そこに行けばいつでも,昔ながらの自然があって,貴重な動植物を観察できる中池見湿地は,市民にとっても貴重な憩いの場所といえます。
 
市民の力で守られた湿地
 そんな中池見湿地も,これまで何度も大きな危機にさらされ,そして,市民の力で守られてきました。
 中池見湿地の保全を求める運動が始まったのは90年秋ころ。92年,福井県があっせんして敦賀市が誘致する形でLNG(液化天然ガス)備蓄基地計画が浮上。その環境影響調査の過程で重要湿地であることがわかり,反対運動が高まりました。

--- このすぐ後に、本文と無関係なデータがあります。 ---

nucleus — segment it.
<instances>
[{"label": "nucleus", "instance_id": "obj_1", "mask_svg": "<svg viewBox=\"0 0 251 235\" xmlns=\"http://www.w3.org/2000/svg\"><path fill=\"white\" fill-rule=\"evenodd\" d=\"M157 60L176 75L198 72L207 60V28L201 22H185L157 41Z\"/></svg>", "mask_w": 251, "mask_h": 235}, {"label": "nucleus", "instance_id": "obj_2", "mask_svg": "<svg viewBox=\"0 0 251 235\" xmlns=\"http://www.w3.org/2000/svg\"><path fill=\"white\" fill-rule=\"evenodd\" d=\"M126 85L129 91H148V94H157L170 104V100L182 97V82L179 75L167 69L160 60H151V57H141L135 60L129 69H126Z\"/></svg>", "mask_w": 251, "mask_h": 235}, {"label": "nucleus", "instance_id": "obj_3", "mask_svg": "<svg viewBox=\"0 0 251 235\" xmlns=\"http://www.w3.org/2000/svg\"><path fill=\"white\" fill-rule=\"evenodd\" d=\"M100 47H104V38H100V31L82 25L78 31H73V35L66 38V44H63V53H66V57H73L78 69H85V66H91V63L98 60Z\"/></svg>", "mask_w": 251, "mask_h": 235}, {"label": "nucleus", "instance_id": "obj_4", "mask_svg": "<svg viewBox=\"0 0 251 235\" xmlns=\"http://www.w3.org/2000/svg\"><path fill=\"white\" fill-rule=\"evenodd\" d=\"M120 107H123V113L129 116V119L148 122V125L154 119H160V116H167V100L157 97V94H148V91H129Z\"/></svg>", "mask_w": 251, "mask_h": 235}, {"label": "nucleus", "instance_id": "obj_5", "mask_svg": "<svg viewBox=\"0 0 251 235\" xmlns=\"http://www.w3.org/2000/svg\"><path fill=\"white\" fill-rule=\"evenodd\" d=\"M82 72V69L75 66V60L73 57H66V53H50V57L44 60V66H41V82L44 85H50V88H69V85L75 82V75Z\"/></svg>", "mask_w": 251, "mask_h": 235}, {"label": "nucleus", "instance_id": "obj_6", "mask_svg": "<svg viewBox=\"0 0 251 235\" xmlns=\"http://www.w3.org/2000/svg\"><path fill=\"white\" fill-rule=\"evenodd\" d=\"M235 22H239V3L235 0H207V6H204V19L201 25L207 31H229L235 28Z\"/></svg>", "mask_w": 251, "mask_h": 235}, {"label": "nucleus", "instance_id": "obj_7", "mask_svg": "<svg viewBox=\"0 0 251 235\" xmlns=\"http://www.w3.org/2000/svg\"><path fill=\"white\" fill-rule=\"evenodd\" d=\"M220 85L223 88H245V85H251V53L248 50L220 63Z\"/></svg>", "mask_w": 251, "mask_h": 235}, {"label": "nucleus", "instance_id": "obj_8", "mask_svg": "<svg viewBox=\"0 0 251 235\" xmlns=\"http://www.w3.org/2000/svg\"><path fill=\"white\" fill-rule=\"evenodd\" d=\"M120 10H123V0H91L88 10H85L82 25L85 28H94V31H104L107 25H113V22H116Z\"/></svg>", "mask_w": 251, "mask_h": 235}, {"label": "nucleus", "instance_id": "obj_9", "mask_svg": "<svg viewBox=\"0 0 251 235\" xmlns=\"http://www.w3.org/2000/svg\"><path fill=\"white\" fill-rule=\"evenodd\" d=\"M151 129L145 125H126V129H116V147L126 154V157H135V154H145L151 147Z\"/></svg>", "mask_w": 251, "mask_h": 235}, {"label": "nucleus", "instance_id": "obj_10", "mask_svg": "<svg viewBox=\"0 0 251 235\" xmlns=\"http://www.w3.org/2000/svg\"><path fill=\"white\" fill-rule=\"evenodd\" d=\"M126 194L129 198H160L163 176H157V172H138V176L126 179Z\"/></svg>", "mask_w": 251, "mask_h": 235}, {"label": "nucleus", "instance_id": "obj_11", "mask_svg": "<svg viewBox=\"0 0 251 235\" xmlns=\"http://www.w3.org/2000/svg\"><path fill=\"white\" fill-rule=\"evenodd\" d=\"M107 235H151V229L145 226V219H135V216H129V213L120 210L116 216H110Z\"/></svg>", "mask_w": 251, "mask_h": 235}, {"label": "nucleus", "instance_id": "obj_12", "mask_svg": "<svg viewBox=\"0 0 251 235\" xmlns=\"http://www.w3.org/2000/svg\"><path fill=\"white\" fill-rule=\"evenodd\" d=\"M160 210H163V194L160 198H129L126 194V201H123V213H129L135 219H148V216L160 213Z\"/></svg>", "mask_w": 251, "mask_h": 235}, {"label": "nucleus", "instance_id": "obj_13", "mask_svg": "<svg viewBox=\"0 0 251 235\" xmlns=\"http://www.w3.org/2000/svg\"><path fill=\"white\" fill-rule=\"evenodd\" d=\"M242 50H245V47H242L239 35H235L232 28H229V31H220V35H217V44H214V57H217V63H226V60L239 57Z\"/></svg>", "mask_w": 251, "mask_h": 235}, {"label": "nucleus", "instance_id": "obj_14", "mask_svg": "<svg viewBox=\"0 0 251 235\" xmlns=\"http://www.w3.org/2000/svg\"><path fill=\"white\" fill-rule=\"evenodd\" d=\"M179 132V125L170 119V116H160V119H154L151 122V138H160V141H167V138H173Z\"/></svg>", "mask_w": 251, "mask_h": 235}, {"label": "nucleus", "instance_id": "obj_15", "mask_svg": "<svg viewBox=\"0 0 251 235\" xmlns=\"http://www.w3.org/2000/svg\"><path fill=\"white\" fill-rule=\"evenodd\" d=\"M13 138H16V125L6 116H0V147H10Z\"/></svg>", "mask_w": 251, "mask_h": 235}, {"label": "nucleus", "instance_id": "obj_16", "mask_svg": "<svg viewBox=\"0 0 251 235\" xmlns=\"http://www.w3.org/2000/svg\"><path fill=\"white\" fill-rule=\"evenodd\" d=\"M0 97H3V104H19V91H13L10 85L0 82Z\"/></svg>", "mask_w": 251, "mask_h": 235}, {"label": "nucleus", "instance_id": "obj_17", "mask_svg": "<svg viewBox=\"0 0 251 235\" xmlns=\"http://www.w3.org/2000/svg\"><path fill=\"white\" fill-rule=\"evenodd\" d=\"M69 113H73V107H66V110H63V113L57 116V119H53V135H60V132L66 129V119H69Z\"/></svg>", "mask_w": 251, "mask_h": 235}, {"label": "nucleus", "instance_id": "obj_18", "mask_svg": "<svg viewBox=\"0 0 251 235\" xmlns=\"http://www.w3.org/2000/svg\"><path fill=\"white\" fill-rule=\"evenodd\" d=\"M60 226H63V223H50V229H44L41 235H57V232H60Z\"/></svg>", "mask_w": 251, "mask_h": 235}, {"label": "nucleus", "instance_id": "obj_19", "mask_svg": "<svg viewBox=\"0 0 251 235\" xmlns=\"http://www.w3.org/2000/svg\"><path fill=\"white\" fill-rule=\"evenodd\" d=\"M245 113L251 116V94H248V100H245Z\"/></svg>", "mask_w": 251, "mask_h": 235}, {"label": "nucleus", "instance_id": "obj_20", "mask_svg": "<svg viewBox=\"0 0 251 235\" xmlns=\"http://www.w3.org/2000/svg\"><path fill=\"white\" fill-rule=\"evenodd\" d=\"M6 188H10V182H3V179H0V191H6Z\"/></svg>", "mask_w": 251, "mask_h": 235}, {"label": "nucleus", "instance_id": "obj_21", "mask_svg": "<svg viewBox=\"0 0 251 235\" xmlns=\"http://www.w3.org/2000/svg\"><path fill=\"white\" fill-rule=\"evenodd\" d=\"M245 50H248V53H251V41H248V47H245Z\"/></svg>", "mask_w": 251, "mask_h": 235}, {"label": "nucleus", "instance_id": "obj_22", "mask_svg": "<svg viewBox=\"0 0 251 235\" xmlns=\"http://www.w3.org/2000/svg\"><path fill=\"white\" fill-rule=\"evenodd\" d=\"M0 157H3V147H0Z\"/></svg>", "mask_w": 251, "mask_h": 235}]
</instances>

 こうした中で2002年春に計画が中止され,2003年暮れには計画地全域と大阪ガスが造成した施設の敦賀市への寄付が決まりました(2005年3月に寄付予定)。現在,敦賀市が設置した中池見検討協議会で湿地保全の協議が行われていますが,住民参加や情報公開の点で問題も指摘されています。

中池見の歴史
 中池見は,古くは朝倉始末記(16世紀)に登場する。中池見湿地の西側にある天筒山は、かつて城があり、朝倉義景が織田信長と合戦を交えた場所。よもや深い沼を越えて敵が攻め入ることはあるまいとの朝倉方の油断をついて,信長は中池見側から城を攻め,これを攻め落とした。ちなみに天筒山の北西,現在の敦賀火力発電所の南にあった金ヶ崎城(現在は城趾のみ)は,朝倉方が越前の守りの要とし,古くは南北朝時代に新田義貞も激しい籠城戦を闘った場所として知られる。

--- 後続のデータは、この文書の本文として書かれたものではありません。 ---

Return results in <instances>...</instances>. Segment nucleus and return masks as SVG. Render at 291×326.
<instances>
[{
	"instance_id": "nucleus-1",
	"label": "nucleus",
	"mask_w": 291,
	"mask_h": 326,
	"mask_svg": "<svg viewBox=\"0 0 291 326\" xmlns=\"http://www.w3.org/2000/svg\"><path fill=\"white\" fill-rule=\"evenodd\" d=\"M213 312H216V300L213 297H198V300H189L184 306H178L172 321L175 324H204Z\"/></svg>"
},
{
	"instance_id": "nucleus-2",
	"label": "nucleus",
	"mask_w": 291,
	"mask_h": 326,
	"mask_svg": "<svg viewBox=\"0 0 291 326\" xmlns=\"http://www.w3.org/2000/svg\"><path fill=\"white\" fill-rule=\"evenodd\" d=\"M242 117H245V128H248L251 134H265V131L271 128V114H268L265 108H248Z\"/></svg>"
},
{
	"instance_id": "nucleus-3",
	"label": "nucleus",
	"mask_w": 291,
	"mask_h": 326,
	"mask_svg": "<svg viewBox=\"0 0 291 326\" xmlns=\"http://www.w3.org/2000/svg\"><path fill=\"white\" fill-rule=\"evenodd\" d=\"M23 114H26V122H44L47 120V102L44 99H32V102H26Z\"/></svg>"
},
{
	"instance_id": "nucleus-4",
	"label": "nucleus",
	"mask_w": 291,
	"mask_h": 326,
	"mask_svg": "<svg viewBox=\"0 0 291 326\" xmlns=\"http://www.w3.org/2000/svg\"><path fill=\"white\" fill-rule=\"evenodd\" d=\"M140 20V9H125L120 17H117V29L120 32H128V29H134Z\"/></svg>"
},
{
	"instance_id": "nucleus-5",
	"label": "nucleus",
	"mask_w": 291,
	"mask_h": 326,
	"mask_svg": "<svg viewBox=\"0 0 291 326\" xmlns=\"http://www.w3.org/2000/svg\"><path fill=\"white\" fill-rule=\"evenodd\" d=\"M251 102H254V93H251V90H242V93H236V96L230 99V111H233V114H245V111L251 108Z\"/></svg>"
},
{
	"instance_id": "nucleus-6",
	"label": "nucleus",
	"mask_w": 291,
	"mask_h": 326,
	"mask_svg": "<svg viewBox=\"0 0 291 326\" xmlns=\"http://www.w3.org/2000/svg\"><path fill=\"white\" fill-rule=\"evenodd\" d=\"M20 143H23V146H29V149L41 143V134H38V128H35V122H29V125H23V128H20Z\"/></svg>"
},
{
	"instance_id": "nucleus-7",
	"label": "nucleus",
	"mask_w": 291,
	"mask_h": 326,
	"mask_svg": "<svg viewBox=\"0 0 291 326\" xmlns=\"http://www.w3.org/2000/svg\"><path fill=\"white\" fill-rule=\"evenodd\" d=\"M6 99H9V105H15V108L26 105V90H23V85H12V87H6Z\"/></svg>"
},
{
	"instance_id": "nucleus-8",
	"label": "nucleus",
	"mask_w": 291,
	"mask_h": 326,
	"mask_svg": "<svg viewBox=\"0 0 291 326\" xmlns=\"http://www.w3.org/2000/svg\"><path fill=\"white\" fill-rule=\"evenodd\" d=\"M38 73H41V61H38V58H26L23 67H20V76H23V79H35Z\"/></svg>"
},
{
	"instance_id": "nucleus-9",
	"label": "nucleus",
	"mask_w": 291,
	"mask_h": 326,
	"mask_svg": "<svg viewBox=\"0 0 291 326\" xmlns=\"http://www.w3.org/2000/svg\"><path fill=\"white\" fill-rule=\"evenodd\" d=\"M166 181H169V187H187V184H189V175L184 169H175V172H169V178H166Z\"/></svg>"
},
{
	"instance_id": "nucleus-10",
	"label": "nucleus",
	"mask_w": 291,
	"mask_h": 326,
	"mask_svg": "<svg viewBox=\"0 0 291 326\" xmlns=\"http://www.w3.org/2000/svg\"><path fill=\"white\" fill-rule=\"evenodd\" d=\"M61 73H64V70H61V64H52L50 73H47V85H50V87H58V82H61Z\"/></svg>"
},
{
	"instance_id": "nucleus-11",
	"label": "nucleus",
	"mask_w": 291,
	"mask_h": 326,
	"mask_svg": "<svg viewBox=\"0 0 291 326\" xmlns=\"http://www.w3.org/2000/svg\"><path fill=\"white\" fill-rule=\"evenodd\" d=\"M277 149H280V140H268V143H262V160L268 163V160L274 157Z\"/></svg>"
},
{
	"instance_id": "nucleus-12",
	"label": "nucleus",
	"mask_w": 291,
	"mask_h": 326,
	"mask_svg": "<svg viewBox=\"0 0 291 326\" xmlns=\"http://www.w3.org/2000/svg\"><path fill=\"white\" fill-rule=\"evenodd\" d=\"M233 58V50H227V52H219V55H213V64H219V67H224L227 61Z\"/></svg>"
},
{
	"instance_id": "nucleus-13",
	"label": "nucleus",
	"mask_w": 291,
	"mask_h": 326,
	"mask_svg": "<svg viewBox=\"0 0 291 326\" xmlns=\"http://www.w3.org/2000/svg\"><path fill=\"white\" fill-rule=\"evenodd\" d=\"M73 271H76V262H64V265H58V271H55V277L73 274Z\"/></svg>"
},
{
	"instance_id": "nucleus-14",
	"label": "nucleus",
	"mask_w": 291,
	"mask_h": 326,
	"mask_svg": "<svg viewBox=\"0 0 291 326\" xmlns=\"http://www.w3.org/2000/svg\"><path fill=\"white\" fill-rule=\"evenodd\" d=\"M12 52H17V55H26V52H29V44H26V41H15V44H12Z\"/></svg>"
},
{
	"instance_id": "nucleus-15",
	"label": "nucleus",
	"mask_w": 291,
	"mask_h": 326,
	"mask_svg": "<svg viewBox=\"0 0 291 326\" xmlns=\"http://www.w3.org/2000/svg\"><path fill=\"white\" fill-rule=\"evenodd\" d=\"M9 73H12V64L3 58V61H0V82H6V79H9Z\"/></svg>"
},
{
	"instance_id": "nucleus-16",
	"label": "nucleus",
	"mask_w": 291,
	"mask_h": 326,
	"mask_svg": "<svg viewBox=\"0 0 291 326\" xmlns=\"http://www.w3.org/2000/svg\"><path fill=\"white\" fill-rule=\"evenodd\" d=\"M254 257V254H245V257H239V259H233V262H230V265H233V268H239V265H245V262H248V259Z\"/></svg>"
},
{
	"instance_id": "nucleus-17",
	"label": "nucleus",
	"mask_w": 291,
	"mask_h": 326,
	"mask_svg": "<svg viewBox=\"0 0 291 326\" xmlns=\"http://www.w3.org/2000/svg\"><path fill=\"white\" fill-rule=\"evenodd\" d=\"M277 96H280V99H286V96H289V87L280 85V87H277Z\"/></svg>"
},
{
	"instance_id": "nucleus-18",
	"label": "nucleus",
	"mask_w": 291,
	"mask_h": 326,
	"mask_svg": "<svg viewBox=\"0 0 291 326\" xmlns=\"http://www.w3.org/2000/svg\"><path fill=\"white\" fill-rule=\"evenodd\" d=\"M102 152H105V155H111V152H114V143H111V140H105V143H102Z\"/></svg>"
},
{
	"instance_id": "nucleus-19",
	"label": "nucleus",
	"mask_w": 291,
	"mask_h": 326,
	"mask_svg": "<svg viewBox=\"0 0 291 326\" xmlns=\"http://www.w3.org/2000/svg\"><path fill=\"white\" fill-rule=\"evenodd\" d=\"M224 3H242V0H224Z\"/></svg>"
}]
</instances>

 また,江戸時代に行われた新田開発の際に切られた杉の巨木の切り株は「ネギ(根木)」と呼ばれ,今も湿地のあちこちに残る。
Key Word ラムサール条約
「特に水鳥の生息地として国際的に大切な湿地に関する条約」(1971年締結)。ラムサールは条約発祥の地であるイランの都市の名前。

世界も中池見湿地に注目!
 中池見では,LNG備蓄基地計画反対運動の中で,市民によるナショナル・トラストの運動が進められてきました。99年コスタリカで開催されたラムサール締約国会議には市民団体から代表が参加し,中池見湿地の生物の多様性をアピール。2000年夏のカナダでの国際泥炭・湿地会議でもシンポジウムやポスターセッション,ブース展示など多様な取組みを行い,中池見湿地の生物多様性は国際的にも注目を集めました。
 計画が撤回された現在,全国各地から参加者を集めた自然観察会や,湿地内の水路整備などの保全活動が,市民団体によって取り組まれています。
 
中池見湿地の未来−
住民参加の保全活動とラムサール条約登録問題
 将来にわたり中池見湿地の環境を保全していくためには,今後の湿地保全活動をいかにして地域住民全体の活動として取り組むかが,重要な課題です。しかし,未だ中池見湿地の存在と重要性は十分に知られてはいません。
 そんな中,湿地保全を恒久的なものとするために,ラムサール条約登録を求める運動が進められています。
コスタリカのラムサール締約国会議で2005年までに登録湿地を倍増させることが決定されたのを受けて,環境省も登録湿地数倍増に向けた作業を進め,2004年9月に国内候補地を発表しましたが,中池見湿地は候補からもれました。
恒久的に湿地を保全し,子ども達に伝えるために,いま何が必要なのか,市民と行政が一緒になって早急に議論を深める必要があります。